- _Stated problem A_:
According to the passage on slavery, what is slavery in relation to Eurocentric modernity?
- _Stated problem B_:
Carry on the passage on slavery from its final sentence.

We must first of all address the problem of slavery in general: slavery as a concept, as an institution, as a social relation and a relation of power, as an ideological configuration, as a “culture,” as a philosophical and “scientific” discourse. This is not a matter of archeology. I am not excavating anachronisms, discussing obsolete ancient histories, or working to overcome insignificant obstacles. As a form of control over labor power and as a common sense – a hegemonic ideological and cultural configuration – that is characteristic of but not exclusive to the ruling classes, slavery is one of the pillars of Eurocentric modernity. From a historical point of view as well as a structural one, it is therefore necessary to understand the logic of slavery, which is inscribed in the very fabric of the modern world, even if its properly historical expressions may have changed over time.

- _Data_:
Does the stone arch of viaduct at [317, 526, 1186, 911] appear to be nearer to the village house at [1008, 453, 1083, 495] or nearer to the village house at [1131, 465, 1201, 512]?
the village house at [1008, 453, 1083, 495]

- _Right answer A_:
It is one of the pillars of Eurocentric modernity.

- _Right answer B_:
To the extent possible, I will try to indicate the fundamental differences between “ancient” (or “premodern” or “nonmodern”) slavery and slavery in modernity, by which I mean slavery in the context of the formation of the capitalist world-system, particularly in Latin America and the Caribbean. I follow Immanuel Wallerstein in defining the “world-system” as a socioeconomic and political unity of diverse societies, in which one or more of these societies is hegemonic; this unity thus forms a complex with a center and several peripheries and semi-peripheries. I will also briefly re-examine the complex question of racism. As I noted in the Prologue, racism, as we understand it today, is a modern “invention” that is very closely tied to the equally modern phenomenon of racial slavery. In what follows, I will have occasion to demonstrate repeatedly that racism made it possible for this form of slavery to become one of the most profitable enterprises in modernity. The importance of understanding racism is thus even more apparent than the importance of understanding slavery: while slavery has disappeared as a legal institution, racism remains modernity’s ideological unconscious, persistently renewing the “contents” of the “form” that subtends the modern world-system. Again, it is not simply that history explains our present. History is present.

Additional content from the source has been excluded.